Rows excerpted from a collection
◇ ◇ ◇ ◇
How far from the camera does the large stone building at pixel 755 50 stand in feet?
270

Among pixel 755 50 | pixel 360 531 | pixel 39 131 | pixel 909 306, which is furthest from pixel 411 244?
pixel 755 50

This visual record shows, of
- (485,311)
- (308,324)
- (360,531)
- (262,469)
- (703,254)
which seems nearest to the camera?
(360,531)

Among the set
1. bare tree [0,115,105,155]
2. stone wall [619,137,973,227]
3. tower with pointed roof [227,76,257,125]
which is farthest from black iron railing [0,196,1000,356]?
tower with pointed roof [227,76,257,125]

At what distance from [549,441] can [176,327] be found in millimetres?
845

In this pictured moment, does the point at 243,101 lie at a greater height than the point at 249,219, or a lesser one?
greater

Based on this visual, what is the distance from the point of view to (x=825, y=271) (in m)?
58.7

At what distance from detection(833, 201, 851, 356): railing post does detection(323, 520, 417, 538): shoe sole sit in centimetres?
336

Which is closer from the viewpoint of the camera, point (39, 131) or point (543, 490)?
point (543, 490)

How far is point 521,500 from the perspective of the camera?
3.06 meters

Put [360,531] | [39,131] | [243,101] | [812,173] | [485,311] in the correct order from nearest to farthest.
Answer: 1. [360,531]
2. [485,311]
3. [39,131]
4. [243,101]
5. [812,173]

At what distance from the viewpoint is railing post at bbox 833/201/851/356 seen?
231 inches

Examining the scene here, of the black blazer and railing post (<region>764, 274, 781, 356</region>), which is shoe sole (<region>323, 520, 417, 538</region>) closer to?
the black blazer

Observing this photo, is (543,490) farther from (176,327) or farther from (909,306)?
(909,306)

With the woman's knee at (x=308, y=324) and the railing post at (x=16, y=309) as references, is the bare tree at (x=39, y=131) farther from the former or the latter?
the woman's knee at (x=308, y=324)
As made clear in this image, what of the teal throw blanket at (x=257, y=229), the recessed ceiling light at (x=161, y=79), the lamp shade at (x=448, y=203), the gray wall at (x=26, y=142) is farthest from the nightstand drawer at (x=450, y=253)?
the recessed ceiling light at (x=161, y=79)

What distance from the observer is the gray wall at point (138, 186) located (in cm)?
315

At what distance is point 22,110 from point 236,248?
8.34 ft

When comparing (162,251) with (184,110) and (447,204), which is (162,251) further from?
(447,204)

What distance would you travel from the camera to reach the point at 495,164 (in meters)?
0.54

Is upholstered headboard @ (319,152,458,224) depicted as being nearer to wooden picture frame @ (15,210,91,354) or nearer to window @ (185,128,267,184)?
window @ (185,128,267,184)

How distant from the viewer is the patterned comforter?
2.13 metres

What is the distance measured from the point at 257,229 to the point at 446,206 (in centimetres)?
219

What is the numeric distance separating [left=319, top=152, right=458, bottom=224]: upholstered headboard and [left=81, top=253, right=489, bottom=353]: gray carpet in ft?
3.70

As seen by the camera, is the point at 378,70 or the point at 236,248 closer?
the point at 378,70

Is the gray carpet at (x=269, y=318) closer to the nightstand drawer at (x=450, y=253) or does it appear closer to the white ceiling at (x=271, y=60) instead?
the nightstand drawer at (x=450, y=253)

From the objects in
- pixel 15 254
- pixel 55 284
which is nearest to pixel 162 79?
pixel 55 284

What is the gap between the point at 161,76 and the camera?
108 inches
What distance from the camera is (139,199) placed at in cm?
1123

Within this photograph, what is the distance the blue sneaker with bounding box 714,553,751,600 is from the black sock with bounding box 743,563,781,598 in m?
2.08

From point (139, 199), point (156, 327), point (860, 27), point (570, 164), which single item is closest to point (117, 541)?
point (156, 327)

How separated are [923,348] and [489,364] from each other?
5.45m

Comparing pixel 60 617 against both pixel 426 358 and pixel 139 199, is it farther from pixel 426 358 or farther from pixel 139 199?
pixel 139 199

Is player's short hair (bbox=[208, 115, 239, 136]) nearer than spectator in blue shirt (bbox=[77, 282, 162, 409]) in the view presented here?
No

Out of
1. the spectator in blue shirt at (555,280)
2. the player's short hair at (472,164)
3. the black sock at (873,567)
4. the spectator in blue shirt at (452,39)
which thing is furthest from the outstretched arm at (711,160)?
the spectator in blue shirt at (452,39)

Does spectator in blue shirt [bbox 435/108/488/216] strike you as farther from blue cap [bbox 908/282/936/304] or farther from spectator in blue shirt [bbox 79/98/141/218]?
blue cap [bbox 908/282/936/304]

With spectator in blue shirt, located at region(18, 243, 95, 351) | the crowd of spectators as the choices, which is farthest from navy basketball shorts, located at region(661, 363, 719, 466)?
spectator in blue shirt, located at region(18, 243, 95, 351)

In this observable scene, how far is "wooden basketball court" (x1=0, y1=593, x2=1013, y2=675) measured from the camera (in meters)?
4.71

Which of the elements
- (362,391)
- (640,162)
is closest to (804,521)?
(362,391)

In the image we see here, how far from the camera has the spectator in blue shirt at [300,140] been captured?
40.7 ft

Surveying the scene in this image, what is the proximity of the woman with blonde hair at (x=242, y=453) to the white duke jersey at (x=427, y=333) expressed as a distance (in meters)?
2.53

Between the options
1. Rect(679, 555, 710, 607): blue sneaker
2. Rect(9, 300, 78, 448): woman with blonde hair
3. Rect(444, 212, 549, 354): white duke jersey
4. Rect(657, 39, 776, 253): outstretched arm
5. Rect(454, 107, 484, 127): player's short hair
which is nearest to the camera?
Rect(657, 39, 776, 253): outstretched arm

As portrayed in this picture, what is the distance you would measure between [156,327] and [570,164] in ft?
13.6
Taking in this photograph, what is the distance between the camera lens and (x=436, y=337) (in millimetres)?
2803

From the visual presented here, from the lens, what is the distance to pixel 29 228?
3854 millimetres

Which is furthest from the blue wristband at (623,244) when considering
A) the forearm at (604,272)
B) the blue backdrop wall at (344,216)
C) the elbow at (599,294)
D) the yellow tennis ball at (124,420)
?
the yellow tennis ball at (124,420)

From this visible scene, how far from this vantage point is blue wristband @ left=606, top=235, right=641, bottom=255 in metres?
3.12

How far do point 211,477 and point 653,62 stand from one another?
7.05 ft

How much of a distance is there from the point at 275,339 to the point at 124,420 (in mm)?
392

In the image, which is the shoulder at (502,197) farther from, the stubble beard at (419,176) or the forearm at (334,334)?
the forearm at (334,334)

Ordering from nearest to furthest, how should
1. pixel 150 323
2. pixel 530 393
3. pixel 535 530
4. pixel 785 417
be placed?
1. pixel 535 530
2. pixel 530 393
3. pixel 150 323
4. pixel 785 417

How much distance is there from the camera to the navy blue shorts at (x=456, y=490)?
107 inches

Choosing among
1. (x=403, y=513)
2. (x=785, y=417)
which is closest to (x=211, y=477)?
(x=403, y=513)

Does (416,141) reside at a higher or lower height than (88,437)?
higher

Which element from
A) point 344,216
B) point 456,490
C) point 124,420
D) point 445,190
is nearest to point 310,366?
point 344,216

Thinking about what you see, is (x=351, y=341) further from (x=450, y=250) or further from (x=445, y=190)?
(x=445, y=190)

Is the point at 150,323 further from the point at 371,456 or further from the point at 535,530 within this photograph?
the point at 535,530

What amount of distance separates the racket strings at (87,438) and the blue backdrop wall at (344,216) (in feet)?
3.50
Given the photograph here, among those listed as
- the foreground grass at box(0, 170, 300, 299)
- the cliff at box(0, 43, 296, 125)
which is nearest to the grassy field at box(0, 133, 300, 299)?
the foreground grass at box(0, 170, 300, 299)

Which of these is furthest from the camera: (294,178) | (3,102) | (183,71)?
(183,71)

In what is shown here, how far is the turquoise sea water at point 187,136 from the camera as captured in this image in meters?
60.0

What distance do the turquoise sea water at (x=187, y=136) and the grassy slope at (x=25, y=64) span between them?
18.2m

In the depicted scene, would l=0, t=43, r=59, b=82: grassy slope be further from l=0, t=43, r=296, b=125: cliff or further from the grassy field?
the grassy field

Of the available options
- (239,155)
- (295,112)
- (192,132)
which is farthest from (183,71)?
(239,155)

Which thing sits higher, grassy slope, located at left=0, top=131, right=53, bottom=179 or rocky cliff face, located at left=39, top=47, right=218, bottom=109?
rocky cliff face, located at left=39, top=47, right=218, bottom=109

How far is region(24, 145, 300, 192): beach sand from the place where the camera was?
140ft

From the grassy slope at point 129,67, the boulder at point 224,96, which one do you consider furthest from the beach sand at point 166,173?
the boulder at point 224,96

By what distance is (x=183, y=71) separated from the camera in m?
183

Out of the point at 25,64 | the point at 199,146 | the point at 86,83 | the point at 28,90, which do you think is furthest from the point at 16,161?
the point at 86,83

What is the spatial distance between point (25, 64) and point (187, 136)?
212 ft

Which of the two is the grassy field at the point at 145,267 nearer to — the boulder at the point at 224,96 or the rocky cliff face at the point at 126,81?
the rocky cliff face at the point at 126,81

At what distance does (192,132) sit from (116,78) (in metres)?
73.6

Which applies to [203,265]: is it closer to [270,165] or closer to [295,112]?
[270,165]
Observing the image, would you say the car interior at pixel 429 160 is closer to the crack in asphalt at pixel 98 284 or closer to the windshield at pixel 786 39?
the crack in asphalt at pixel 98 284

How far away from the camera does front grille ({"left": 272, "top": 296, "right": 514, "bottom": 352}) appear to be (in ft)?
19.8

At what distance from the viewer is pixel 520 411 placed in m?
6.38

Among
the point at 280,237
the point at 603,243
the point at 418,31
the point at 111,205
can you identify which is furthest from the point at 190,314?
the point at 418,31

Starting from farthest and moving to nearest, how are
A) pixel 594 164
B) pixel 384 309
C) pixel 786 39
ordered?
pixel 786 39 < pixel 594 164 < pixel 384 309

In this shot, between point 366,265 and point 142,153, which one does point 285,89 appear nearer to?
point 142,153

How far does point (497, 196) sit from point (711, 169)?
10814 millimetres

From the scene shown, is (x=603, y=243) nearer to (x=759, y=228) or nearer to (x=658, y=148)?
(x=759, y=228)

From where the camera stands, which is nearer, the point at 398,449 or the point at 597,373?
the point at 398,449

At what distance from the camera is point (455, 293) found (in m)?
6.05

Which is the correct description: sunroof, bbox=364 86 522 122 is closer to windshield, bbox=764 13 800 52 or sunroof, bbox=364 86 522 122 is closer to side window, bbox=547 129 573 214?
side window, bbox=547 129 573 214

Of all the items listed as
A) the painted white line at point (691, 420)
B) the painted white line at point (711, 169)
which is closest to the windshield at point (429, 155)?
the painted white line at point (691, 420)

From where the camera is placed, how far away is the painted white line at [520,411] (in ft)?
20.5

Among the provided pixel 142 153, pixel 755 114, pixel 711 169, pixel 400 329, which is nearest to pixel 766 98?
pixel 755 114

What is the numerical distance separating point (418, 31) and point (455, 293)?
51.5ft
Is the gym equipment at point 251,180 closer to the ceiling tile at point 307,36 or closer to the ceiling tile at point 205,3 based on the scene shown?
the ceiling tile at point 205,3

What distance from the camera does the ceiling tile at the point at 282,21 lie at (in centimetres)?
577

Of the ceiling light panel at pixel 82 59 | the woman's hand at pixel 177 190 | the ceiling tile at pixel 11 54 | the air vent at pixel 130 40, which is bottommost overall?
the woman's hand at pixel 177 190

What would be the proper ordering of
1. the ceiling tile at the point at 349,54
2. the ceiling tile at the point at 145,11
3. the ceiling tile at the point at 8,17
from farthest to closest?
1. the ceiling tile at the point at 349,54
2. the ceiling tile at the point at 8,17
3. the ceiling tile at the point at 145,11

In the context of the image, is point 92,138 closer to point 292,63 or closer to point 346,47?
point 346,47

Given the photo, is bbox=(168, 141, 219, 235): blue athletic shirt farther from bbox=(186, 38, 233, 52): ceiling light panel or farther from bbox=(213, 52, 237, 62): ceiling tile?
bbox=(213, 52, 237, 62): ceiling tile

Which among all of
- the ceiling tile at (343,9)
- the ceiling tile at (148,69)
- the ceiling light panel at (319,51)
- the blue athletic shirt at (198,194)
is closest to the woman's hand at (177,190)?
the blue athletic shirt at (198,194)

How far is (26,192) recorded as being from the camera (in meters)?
◇ ◇ ◇ ◇
### The request
Format the part of the rows that opens with the line containing "Which among all of" and runs through the last row as a JSON list of strings, one string per line, leaving out blank lines.

### Answer
[
  "Which among all of",
  "- the ceiling tile at (343,9)",
  "- the ceiling tile at (148,69)",
  "- the ceiling light panel at (319,51)",
  "- the blue athletic shirt at (198,194)",
  "is closest to the woman's hand at (177,190)?",
  "the blue athletic shirt at (198,194)",
  "How far is (26,192) recorded as being from the camera (in meters)?"
]